Netflix Discovers It Has a Marketing Problem [NetFlix]

Netflix Discovers It Has a Marketing ProblemAdage reports that Netflix is replacing its chief marketing officer Leslie Kilgore. You don't say? I'm nearly as surprised as I was when yesterday was Thursday. Netflix' marketing was nothing short of disasterous last year.

It's little wonder the company is looking for someone new. Kilgore has been running Netflix marketing since 2000, and obviously has done a lot of good work in that time. But 2011? Sheesh. It was an utter disaster. And much of that can be laid at the feet of bad marketing.

The thing is, Netflix' actual product—video delivery—remained solid. In some ways (like its new iPad or Android apps) it even improved. But marketing and messaging was an outright disaster. I mean, it took one of the most-recognized brands in technology, split it in half, and renamed its main business after a foul-mouthed, dope-smoking kid on Twitter without ever bothering to secure the handle.

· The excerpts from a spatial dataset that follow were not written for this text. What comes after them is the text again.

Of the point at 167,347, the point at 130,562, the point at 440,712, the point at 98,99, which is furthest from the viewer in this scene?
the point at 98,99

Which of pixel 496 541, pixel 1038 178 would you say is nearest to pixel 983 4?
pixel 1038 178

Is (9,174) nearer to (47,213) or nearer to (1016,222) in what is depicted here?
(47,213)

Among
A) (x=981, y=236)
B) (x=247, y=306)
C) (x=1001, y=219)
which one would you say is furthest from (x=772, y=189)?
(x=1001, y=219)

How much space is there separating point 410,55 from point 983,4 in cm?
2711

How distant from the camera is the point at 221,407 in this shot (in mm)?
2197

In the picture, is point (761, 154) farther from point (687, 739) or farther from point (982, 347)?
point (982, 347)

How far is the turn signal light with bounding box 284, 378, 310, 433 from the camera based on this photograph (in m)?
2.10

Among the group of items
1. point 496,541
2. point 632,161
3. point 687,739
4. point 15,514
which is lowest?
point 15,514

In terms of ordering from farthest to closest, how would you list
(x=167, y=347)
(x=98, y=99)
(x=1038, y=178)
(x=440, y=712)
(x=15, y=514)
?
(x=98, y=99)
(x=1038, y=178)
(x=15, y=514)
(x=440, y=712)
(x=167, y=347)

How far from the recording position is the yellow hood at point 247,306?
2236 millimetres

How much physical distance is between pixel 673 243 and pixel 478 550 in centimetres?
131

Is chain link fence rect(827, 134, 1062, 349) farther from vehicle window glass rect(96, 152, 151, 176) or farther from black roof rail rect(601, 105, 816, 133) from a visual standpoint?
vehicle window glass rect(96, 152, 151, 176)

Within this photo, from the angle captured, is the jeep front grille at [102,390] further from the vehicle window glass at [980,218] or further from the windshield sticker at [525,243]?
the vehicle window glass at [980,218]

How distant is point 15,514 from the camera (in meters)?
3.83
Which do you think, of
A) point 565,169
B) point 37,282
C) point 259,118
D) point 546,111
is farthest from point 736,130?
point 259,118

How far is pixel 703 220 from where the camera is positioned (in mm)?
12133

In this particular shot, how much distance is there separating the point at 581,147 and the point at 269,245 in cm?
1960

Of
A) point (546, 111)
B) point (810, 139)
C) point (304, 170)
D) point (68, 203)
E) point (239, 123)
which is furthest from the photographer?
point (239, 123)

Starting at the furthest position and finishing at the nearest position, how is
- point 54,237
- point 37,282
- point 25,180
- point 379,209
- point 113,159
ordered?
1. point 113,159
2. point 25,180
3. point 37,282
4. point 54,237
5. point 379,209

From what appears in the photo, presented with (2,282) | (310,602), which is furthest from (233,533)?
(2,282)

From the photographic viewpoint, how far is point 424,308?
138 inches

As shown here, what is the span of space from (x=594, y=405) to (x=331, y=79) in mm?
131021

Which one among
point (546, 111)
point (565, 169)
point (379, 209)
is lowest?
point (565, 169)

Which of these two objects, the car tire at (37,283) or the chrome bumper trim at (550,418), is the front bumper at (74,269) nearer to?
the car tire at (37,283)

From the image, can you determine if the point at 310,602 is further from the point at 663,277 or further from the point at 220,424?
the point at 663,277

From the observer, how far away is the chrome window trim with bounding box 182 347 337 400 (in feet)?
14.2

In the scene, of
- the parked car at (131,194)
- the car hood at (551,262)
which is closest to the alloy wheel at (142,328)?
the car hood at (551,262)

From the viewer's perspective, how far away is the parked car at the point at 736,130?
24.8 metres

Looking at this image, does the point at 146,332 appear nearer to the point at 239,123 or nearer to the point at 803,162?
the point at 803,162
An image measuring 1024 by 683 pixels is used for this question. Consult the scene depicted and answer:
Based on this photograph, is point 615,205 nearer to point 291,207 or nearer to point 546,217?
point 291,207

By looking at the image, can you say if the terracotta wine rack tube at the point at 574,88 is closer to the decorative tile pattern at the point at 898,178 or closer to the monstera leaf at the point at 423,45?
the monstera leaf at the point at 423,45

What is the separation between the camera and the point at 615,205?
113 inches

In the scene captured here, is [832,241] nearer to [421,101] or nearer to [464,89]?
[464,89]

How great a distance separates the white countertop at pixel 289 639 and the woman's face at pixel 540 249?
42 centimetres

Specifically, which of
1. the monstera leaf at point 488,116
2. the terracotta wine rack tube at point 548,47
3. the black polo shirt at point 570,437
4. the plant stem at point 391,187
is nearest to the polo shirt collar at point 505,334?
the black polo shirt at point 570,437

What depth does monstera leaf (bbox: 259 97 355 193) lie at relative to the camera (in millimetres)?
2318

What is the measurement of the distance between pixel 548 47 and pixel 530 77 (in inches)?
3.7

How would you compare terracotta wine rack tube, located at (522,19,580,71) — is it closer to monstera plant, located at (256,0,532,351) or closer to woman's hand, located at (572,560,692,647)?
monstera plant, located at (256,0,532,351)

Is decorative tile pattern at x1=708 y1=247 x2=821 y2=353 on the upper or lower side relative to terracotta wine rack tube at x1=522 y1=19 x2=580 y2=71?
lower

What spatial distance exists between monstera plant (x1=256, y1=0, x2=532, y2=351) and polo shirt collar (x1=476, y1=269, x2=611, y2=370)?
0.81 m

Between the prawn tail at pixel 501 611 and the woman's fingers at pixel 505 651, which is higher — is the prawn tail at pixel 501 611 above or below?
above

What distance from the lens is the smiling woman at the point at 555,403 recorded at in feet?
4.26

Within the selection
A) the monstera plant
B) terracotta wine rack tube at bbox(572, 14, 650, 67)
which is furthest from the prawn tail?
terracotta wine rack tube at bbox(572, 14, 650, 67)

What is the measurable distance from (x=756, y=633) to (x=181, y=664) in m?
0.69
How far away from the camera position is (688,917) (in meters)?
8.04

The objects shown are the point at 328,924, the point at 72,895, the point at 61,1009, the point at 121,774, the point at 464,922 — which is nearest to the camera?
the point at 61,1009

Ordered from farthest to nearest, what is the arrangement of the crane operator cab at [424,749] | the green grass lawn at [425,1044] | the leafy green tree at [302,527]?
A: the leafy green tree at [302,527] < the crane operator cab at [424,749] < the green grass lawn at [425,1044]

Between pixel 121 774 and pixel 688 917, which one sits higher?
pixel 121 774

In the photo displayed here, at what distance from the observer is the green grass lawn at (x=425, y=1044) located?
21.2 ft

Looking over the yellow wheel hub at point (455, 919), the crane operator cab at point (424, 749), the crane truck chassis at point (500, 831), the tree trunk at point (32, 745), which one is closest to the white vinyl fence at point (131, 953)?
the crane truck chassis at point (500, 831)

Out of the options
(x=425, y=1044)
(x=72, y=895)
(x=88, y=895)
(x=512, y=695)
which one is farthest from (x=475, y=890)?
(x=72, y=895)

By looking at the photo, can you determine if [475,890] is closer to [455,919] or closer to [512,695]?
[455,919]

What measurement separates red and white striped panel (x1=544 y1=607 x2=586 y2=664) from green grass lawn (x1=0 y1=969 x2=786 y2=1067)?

Worse, it didn't gauge customer reactions before making big changes. Even that disastrous new pricing scheme, could likely have been handled smoothly with better communications and marketing aimed at giving customers an incentive to swap—or at least some sticky streaming price point that people would have been wowed by. Instead it just came off as arrogant and out of touch with what its customers wanted.

So it spent much of 2011 backpedaling, apologizing, and being mocked. It rolled out bizarre videos, and seemed to be in pure reaction mode much of the time. Its press was almost entirely lousy. Users revolted. All because it couldn't explain what it was doing, or why you should buy into it. And it seemed to be completely ignorant of how its customers would react to anything it did.

Now, if only it could do something about that CEO.